• Extract provided:
:::::

Yea kinda unheard of nowadays ain't it chadair?


----------



## brownceluse

chadair said:


> Nice job Killer. What a novel idea for other duck hunters to help out other hunters!!  U da man!


This!



emusmacker said:


> Yea kinda unheard of nowadays ain't it chadair?


 Yep, it has become a sin to alot people! Sad that hunting has become that way!


----------



## Larry Young Jr

Killer your the man. But the little man Had more fun than the Older 1's.  Killer you can tell your old school. By the way the blind frame is awesome. Good things happen all the time, but it is only because of a few good people. Old school always taught you to give back twice as much as you get. Good Job Killer.


----------



## RUTTNBUCK

Killer is Good Folks!!..........Good to see folks helping others out!!


----------



## honda

Looks awesome guys...... And thanks for sharing!


----------



## HeavyNeck91

Another great blind! KIller also helped me with mine, and cant wait to hang out with him this weekend..


----------



## HALOJmpr

Amazing how well paying it forward can work!!!  Great job Killer!!! It's your turn EMU   Congrats guys!


----------



## emusmacker

HALOJmpr said:


> Amazing how well paying it forward can work!!!  Great job Killer!!! It's your turn EMU   Congrats guys!



Yep, I'm taking a guy and his girlfriend hunting in the morning.  He only shot a few wood ducks and he wants to hutn some bigger water, so we hitting a certain large body of water, hoping to find a few ducks for em.


----------



## king killer delete

2.5 hours to build this blind


----------



## king killer delete

duck blind pictures


----------



## emusmacker

I put that blind to good use last season.  I love it. Easy to build and folds down out of the way when not in use.


----------



## king killer delete

100 dollar and 2.5 hours work will get you this blind frame. Its cheap it works and it does not cost 800 bucks. Now if you got the money I would buy an Avery quick set. But if you dont have the money this blind frame works and it works well. No welding . All you need is an adjustable wrench, a hack saw. a drill and a conduit bender 1/2 inch or 3/4 inch will work. I would use 3/4 inch . But  if all you have is a half inch bender it will work. I have seen this frame used with fast grass, cammo net and burlap.


----------



## king killer delete

2.5 hours and less than 100 bucks for the frame


----------



## bander_TC50

probably gonna use this. it looks good guys thanks for sharing!!!

:::::

• Record list:
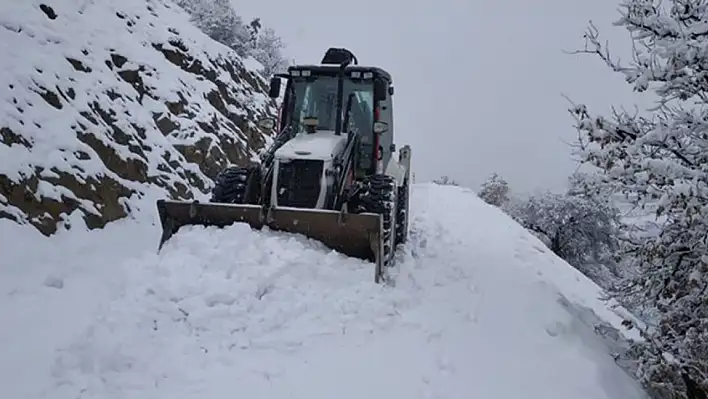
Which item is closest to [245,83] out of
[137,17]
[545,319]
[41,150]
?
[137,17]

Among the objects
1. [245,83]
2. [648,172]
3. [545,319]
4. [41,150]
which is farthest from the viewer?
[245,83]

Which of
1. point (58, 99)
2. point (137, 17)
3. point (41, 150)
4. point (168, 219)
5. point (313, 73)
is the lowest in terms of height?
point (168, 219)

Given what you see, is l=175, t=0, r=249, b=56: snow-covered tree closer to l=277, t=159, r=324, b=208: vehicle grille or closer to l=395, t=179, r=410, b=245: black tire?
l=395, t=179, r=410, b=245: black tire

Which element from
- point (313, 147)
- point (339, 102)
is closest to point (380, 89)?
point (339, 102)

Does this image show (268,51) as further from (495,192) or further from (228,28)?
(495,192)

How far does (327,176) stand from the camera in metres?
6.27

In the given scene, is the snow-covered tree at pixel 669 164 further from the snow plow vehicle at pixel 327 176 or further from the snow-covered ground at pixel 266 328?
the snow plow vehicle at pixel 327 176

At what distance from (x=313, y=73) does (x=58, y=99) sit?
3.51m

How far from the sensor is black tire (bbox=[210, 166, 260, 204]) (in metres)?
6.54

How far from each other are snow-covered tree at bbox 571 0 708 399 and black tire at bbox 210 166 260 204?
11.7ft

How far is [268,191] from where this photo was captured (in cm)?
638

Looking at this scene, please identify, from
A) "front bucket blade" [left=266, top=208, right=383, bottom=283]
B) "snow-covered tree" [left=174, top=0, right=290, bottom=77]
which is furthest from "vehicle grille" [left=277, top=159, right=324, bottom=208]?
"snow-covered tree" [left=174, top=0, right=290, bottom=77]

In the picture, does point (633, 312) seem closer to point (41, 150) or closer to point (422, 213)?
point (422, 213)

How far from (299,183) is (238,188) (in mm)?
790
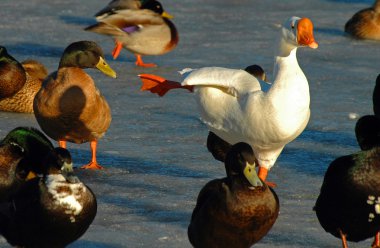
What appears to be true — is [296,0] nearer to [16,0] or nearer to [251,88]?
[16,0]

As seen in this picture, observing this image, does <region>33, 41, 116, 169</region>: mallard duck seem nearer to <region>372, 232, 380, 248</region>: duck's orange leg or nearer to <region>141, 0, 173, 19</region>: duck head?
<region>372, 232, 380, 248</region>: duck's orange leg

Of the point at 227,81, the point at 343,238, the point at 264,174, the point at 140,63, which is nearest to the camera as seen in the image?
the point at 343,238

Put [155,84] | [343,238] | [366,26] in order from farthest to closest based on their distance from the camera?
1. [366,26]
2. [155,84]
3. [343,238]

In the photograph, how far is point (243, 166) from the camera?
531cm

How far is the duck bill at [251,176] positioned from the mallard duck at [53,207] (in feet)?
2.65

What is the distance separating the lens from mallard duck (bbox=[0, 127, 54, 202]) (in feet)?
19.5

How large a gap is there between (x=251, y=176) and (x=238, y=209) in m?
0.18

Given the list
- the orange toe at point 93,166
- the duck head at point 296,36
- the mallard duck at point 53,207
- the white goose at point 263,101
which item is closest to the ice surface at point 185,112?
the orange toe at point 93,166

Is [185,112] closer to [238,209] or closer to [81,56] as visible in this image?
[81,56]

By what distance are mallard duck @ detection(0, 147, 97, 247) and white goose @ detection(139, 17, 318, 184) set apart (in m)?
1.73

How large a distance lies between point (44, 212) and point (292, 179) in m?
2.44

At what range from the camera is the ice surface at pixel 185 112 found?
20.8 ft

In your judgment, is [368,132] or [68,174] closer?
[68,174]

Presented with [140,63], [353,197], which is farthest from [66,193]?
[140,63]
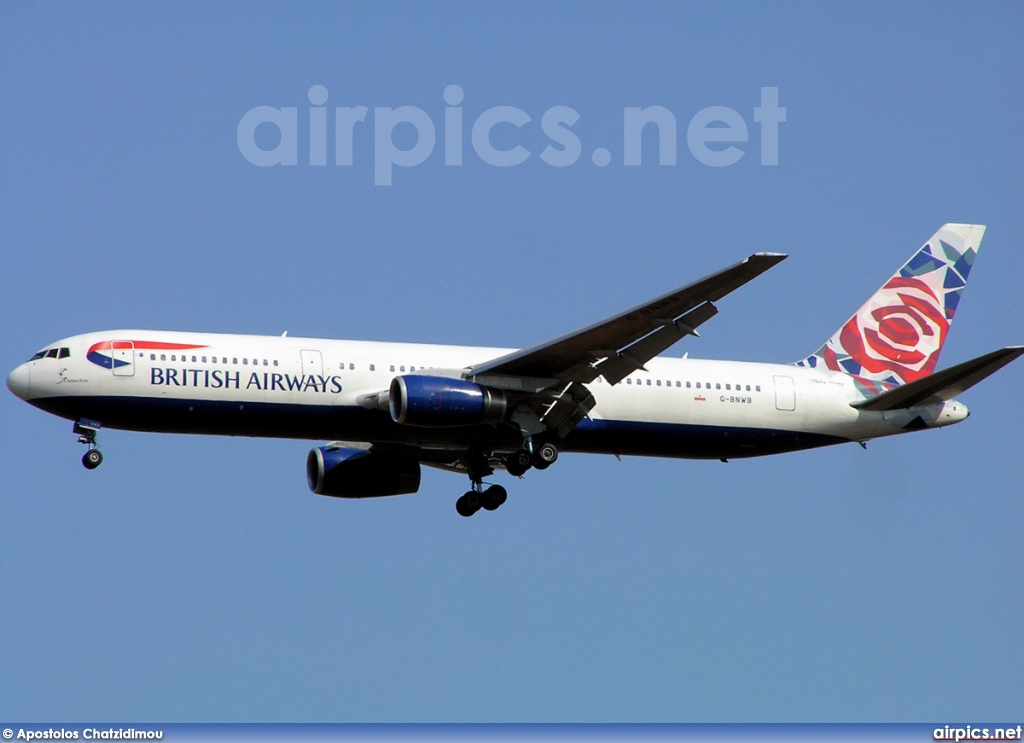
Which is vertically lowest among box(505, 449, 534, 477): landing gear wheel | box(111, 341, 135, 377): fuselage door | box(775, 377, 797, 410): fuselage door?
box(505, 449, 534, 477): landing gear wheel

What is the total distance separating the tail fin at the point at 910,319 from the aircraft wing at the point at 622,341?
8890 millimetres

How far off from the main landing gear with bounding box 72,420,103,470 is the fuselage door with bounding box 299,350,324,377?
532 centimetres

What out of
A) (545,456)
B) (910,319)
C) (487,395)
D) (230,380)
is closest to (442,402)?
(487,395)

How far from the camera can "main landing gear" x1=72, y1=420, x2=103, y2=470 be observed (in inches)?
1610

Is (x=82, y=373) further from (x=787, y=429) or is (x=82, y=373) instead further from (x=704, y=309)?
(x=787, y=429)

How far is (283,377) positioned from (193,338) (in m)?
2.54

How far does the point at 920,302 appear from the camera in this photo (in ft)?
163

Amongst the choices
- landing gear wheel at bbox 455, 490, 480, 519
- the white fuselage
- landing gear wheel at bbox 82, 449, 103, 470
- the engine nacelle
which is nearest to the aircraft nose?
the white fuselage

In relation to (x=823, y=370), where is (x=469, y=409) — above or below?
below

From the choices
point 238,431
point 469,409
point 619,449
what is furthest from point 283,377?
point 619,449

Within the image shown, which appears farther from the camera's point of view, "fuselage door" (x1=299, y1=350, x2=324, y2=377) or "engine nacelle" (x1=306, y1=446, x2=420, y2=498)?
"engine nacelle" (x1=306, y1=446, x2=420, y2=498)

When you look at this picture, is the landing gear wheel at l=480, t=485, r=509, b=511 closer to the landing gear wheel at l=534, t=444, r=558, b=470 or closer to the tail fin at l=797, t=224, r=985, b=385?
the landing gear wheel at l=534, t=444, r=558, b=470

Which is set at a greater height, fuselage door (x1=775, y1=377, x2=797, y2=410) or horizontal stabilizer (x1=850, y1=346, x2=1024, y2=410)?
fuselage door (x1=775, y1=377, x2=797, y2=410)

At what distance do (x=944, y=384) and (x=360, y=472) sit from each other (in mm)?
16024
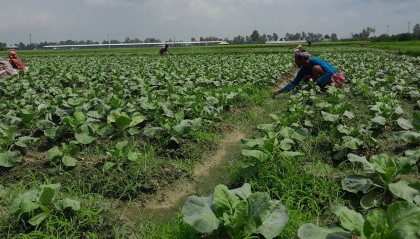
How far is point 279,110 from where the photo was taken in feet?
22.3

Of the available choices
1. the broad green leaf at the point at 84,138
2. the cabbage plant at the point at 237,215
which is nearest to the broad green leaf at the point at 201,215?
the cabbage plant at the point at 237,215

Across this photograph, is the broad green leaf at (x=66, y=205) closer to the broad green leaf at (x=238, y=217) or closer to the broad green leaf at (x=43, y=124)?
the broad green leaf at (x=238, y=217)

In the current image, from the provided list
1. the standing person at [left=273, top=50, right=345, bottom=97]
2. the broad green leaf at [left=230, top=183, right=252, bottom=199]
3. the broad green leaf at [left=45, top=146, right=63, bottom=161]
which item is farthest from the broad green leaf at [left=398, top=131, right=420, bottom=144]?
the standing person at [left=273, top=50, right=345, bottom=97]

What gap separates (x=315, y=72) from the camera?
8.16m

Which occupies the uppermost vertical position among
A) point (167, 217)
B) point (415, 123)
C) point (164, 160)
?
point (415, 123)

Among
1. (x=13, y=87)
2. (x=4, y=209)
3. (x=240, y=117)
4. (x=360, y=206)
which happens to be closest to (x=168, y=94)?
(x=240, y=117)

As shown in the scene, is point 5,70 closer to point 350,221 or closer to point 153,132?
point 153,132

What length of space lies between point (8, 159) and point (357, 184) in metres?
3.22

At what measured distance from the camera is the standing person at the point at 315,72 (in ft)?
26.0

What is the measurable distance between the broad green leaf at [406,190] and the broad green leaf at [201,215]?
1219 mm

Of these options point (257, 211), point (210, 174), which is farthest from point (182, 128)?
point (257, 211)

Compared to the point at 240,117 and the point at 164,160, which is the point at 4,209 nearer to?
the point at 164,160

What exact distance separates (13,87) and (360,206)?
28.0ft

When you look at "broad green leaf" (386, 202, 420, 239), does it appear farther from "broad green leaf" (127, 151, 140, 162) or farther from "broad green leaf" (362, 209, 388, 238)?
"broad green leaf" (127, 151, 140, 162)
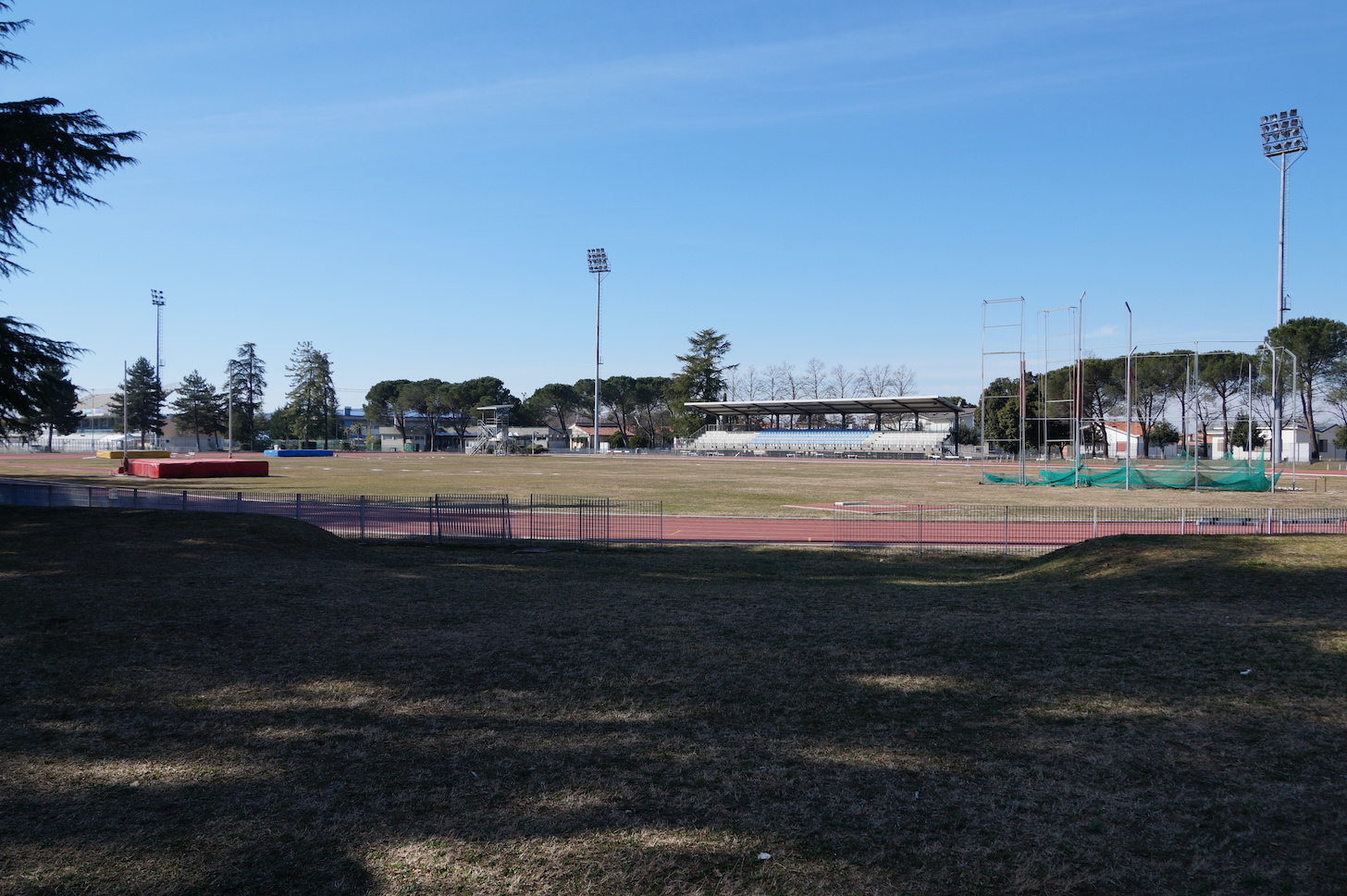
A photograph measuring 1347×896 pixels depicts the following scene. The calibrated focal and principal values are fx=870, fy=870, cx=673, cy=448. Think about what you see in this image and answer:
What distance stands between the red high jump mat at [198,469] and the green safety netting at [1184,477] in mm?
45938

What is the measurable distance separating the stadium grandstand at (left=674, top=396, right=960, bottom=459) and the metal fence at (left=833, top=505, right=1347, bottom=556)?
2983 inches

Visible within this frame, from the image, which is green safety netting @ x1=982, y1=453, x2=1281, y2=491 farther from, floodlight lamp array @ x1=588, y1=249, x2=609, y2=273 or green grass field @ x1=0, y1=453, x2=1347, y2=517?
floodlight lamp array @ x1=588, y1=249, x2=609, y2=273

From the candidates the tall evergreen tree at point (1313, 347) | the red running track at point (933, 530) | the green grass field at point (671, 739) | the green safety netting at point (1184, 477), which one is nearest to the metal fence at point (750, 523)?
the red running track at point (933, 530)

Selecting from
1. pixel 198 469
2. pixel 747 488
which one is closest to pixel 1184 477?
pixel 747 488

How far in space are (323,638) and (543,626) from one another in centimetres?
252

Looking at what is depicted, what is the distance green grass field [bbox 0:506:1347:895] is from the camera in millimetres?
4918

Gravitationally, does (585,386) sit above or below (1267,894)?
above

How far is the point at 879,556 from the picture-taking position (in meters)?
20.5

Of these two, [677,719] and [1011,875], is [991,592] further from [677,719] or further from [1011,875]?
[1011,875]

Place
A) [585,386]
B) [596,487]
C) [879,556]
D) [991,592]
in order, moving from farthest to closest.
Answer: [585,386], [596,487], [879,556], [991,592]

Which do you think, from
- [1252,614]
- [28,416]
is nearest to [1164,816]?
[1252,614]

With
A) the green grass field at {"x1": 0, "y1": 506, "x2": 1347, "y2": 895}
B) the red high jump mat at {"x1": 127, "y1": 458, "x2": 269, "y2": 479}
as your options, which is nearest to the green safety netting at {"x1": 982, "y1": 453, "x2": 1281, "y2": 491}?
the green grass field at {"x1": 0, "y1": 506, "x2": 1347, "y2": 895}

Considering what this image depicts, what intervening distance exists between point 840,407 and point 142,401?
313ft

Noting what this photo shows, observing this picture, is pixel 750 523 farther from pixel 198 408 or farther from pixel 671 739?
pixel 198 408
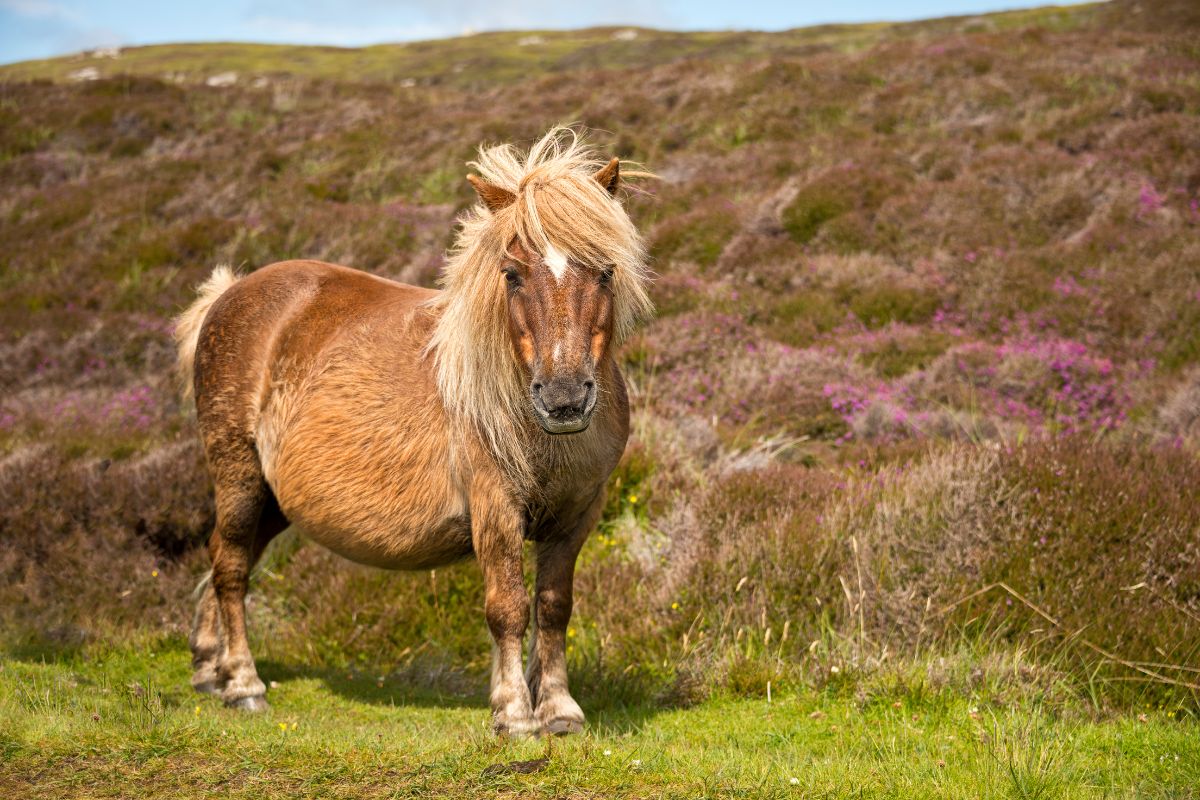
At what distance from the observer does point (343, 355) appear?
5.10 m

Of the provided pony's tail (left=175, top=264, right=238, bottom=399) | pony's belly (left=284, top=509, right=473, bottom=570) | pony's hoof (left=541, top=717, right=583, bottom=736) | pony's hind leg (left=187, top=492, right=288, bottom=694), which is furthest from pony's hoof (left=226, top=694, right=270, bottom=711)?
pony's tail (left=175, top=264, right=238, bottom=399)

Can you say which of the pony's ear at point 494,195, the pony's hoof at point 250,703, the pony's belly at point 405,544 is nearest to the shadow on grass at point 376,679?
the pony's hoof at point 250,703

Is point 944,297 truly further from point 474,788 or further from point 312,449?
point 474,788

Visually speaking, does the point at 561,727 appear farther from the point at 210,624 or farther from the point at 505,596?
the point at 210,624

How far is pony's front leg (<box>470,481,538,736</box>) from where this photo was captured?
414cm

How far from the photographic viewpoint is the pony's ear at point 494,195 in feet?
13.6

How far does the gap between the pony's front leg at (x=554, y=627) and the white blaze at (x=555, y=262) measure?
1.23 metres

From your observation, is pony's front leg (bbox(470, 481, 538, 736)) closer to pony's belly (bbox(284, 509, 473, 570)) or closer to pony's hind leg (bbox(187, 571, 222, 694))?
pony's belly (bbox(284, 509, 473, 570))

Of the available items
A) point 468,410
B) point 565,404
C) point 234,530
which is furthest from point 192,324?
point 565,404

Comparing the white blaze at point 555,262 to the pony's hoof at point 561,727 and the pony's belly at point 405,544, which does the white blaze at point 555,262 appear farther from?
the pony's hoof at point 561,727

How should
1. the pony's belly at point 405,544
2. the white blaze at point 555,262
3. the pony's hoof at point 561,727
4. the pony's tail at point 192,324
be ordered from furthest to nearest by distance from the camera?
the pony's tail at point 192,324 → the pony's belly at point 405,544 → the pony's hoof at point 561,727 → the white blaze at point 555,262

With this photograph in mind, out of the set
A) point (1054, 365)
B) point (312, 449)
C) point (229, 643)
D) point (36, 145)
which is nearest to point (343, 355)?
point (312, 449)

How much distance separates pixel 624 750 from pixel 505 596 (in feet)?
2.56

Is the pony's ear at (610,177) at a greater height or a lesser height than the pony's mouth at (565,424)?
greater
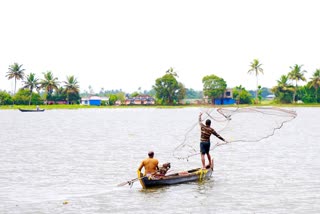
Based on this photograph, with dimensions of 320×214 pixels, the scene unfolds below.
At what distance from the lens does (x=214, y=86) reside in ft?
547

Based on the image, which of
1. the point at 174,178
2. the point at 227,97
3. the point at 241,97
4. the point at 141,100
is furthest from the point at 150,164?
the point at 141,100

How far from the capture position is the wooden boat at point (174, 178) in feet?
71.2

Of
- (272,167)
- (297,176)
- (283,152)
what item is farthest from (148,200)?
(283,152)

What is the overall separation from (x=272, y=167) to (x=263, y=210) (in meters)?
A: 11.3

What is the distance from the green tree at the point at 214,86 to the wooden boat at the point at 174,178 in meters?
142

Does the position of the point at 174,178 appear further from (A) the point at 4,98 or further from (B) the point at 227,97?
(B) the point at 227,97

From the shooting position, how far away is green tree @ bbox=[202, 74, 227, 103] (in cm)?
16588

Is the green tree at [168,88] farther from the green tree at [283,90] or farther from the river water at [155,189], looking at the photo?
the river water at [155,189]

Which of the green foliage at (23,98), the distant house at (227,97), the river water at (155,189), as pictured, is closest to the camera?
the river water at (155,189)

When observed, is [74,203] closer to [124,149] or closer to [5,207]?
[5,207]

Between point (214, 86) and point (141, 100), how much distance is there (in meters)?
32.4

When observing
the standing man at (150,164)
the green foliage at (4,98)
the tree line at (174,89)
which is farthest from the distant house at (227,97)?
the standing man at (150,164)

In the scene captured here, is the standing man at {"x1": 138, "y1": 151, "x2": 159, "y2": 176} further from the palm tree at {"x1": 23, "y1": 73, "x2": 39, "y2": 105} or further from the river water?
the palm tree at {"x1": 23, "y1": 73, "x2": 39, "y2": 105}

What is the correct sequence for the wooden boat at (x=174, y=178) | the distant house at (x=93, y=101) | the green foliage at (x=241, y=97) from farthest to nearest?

:::::

• Exercises:
**1)** From the duck blind thread, reproduce the text starting at "duck blind pictures" and ending at "not in use.".
**2)** In the duck blind thread, why is emusmacker planning to hunt a large body of water with the guy and his girlfriend? Answer in one to three sentences.
The records aren't needed for anything asked here.

• Task responses:
**1)**
duck blind pictures


----------



## emusmacker

I put that blind to good use last season.  I love it. Easy to build and folds down out of the way when not in use.

**2)** The guy has only shot a few wood ducks and wants to hunt some bigger water. So emusmacker is taking them to a large body of water, hoping to find a few ducks for them.